The significant unobservable inputs listed above would have a direct impact on the fair values of the above instruments if they were adjusted. Consequently, significant increases or decreases in the forward prices of electricity or natural gas in isolation would result in a significantly higher or lower fair value for Level 3 assets and liabilities. Generally, interrelationships exist between market prices of natural gas and power. As such, an increase in natural gas pricing would potentially have a similar impact on forward power markets. At December 31, 2022, a hypothetical 10% increase or decrease in market prices of natural gas and electricity would change the fair value of the Company's derivative portfolio, classified as Level 3 within the fair value hierarchy, by $37.6 million.

Long-Lived Assets Measured at Fair Value on a Nonrecurring Basis
Puget Energy records the fair value of its intangible assets in accordance with ASC 360, “Property, Plant, and Equipment,” (ASC 360). The fair value assigned to the power contracts was determined using an income approach comparing the contract rate to the market rate for power over the remaining period of the contracts incorporating non-performance risk.
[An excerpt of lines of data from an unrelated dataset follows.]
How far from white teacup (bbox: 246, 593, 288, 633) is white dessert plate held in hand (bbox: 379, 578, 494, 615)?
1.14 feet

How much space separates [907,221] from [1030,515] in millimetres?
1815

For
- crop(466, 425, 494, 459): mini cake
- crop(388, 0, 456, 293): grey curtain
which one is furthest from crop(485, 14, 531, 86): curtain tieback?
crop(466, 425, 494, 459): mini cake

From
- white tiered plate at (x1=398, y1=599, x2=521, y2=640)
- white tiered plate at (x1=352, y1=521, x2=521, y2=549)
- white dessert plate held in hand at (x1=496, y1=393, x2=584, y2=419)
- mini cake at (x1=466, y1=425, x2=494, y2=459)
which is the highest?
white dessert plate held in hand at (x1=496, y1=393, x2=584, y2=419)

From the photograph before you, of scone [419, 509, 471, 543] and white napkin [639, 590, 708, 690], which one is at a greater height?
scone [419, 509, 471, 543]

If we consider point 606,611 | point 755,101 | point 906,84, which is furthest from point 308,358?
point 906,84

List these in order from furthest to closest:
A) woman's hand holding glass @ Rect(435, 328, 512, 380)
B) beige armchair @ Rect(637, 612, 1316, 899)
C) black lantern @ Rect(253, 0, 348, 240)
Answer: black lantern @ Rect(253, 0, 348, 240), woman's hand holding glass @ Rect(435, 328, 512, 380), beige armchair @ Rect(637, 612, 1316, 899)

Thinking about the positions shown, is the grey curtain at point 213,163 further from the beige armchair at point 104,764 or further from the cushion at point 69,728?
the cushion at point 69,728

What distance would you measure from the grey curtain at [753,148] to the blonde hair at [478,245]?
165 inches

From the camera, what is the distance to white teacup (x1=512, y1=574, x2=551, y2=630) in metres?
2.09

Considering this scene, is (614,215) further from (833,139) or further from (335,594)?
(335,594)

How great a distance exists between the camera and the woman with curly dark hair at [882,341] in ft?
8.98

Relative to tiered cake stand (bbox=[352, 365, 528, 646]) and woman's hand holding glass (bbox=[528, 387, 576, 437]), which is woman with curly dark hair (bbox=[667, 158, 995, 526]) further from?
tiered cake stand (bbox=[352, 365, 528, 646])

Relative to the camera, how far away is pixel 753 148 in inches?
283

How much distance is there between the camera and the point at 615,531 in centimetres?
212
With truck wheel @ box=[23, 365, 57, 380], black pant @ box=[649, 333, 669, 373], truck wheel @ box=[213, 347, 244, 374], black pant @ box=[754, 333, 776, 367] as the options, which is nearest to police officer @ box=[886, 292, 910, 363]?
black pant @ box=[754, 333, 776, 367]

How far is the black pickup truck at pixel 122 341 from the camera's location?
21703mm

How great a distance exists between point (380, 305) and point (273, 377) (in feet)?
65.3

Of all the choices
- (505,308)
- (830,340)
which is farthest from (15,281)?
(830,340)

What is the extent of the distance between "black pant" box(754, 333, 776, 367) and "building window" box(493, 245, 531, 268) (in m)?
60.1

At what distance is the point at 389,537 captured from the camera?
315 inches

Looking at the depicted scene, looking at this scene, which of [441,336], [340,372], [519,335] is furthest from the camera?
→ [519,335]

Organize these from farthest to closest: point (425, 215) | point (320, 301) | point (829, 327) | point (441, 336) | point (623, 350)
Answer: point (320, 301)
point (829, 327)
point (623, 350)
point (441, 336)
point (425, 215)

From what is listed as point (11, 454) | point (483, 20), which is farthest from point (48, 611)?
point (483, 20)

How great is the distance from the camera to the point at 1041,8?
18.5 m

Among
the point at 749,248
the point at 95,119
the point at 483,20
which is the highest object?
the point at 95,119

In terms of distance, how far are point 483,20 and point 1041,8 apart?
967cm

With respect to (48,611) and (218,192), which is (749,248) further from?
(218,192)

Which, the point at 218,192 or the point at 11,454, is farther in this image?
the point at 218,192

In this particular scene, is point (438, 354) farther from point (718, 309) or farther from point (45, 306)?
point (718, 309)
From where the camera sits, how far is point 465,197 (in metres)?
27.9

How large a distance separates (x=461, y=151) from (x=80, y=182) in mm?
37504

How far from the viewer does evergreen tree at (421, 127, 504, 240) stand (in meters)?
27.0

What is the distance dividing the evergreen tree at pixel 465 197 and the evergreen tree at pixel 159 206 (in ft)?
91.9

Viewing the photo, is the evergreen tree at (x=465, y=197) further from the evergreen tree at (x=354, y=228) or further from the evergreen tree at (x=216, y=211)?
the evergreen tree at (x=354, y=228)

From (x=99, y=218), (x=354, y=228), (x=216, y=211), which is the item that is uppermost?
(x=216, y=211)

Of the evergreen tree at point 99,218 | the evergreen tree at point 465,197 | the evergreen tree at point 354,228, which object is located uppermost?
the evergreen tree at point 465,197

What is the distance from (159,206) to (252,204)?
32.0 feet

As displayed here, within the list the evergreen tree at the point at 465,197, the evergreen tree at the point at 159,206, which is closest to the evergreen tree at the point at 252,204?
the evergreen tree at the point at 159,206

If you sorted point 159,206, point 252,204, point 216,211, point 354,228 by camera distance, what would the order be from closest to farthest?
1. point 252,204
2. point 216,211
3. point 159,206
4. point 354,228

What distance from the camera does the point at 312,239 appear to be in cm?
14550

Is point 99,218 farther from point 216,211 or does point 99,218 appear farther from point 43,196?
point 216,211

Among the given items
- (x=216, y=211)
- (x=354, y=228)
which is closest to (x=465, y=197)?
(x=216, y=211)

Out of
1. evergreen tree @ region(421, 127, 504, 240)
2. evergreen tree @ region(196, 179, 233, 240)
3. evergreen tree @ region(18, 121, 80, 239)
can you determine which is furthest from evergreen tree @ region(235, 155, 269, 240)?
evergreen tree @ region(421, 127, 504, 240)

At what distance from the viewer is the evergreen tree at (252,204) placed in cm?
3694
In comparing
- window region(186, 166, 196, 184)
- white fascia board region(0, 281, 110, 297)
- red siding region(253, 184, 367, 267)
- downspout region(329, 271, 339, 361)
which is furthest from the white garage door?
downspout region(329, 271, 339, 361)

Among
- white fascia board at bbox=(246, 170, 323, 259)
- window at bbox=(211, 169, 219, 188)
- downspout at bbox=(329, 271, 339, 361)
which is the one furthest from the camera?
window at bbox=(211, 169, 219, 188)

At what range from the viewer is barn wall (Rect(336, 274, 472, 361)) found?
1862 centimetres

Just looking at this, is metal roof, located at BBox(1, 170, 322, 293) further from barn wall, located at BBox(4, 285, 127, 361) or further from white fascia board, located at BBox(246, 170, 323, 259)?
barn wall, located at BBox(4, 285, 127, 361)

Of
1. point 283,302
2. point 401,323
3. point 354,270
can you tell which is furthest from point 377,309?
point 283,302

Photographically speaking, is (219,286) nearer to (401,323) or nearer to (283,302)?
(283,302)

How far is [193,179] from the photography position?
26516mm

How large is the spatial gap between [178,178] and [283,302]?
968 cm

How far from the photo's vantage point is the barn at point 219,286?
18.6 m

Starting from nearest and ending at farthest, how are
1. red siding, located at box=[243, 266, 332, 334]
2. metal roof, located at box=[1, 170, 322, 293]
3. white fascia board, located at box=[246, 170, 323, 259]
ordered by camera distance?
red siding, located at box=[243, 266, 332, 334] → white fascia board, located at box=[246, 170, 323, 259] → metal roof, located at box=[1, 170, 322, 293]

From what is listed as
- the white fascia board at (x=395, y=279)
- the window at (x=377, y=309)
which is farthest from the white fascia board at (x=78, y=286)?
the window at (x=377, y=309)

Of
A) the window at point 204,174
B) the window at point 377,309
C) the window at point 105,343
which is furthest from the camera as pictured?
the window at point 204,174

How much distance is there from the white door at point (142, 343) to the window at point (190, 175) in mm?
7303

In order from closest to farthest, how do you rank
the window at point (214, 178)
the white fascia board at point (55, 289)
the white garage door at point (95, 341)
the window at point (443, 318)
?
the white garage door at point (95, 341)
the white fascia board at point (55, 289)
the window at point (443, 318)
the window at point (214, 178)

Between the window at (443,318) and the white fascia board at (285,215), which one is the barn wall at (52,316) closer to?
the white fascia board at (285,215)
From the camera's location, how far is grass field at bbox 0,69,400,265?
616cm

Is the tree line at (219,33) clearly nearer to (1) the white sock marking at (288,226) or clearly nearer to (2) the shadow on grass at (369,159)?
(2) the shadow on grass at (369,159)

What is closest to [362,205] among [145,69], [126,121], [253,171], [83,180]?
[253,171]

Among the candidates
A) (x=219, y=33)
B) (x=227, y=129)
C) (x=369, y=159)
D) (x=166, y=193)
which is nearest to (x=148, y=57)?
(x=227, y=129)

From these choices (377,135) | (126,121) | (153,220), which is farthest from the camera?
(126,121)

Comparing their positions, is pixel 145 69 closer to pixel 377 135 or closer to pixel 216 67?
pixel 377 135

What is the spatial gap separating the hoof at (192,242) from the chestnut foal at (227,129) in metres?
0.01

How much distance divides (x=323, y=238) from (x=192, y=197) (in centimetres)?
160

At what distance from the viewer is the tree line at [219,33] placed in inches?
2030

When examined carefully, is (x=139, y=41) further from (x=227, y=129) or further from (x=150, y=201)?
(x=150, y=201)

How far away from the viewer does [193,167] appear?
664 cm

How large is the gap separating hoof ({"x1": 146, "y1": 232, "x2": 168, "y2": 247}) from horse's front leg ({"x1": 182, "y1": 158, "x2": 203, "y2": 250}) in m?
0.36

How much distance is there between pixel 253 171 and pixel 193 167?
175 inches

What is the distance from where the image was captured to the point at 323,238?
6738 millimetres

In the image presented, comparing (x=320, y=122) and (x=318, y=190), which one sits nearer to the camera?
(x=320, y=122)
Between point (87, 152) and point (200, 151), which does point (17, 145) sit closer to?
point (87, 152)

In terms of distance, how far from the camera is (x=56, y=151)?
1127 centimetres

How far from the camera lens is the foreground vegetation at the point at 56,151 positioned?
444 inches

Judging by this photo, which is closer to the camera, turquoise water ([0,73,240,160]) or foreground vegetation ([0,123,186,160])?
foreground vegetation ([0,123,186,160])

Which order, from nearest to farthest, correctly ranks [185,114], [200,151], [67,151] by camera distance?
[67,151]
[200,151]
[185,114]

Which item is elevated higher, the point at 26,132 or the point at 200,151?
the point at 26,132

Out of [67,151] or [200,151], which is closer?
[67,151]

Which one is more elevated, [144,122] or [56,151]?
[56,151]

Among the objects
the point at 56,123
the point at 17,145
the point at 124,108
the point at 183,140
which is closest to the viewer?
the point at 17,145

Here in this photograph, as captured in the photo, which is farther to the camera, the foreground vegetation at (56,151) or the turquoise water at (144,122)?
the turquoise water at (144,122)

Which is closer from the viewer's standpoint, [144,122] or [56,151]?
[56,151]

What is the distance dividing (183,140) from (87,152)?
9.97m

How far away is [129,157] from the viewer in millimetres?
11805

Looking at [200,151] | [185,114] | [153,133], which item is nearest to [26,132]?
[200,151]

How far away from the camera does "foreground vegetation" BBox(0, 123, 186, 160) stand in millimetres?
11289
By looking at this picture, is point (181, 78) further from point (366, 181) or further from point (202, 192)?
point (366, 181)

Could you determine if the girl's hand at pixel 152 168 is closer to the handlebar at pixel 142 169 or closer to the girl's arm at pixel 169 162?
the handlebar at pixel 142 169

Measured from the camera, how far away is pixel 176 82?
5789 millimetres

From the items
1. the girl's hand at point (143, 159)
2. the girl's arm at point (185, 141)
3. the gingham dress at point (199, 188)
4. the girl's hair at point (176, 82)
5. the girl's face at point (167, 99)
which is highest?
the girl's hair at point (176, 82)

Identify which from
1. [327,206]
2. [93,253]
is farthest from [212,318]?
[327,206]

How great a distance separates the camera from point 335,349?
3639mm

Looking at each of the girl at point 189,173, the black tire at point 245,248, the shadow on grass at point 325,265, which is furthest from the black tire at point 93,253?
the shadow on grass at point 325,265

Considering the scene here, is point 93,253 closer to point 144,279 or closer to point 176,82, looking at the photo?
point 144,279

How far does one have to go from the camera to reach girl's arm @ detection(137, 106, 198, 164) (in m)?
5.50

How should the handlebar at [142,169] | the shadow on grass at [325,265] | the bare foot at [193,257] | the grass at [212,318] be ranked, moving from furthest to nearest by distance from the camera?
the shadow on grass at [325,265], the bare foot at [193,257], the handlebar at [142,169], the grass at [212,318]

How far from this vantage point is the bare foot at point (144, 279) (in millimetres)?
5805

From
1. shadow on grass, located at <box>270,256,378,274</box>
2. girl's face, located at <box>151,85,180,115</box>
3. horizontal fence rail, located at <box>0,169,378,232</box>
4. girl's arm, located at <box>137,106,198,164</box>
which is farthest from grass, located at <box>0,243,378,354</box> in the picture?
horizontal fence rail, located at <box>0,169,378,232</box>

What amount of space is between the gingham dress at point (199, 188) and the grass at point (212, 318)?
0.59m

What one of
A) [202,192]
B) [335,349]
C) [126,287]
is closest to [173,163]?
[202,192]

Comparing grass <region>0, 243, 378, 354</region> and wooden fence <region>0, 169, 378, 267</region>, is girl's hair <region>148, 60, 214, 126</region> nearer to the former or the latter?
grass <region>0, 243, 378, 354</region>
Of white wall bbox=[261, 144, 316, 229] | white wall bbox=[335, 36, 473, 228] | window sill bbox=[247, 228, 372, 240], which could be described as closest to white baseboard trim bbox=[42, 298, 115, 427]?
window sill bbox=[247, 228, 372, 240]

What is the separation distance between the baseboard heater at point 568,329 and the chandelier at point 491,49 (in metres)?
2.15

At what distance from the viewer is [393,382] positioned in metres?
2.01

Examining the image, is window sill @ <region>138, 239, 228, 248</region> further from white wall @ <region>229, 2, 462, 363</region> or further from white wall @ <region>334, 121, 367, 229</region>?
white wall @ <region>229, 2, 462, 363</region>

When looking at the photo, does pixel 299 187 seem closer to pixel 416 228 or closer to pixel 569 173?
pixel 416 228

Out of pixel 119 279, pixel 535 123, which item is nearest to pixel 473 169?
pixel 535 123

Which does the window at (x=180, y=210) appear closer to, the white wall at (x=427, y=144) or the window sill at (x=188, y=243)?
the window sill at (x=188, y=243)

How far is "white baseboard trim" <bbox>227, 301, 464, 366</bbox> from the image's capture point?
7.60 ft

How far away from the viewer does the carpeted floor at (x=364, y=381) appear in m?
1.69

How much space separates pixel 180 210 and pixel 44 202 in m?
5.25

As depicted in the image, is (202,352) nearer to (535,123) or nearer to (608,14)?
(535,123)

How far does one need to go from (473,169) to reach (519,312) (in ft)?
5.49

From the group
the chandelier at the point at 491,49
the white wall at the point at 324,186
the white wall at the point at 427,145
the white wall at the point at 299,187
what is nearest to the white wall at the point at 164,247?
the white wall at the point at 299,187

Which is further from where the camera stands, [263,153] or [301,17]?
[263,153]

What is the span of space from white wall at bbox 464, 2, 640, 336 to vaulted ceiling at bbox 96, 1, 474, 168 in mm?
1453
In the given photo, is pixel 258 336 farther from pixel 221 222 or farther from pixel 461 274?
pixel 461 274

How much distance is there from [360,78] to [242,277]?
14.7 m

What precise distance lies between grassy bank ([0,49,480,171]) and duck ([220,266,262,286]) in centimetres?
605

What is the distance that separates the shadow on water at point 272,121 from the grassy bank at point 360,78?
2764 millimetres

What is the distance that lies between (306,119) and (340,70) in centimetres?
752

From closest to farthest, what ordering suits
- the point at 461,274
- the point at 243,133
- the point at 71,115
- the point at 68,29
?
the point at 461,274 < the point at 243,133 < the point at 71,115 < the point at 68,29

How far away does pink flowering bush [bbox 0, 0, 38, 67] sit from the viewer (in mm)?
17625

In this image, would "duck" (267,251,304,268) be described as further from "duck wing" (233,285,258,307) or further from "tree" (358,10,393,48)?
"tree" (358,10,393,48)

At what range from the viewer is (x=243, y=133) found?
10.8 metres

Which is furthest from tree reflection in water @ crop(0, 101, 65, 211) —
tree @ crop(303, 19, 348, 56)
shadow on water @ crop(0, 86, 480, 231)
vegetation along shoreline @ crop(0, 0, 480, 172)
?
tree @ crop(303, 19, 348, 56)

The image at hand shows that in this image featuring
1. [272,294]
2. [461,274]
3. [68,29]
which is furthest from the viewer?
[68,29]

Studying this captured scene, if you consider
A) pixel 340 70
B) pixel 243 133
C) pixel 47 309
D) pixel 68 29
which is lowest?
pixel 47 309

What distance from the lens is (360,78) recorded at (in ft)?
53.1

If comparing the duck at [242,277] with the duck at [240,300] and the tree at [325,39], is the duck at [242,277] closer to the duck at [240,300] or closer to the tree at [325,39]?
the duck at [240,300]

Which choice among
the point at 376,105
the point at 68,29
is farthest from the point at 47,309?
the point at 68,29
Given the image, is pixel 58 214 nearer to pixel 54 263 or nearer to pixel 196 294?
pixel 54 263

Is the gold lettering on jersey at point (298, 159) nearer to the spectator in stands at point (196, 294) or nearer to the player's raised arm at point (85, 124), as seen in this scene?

Management also incorporated certain assumptions related to quantities and market presentation that it believes market participants would make in the valuation. The fair value of the power contracts is amortized as the contracts settle.
ASC 360 requires long-lived assets to be tested for recoverability whenever events or changes in circumstances indicate that its carrying amount may not be recoverable. One such triggering event is a significant decrease in the forward market prices of power.
Puget Energy evaluated the triggering event criteria in ASC 360 during 2022 and 2021 and determined there was no indication of impairment of its power purchase contracts.